Please restate each entry exactly, without skipping any.
Top of Material for this exercise
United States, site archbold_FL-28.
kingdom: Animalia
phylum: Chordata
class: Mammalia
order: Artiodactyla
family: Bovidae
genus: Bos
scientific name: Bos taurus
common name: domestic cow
Bottom of Material for this exercise
- [Answer space]
United States, site archbold_FL-28.
kingdom: Animalia
phylum: Chordata
class: Mammalia
order: Artiodactyla
family: Bovidae
genus: Bos
scientific name: Bos taurus
common name: domestic cow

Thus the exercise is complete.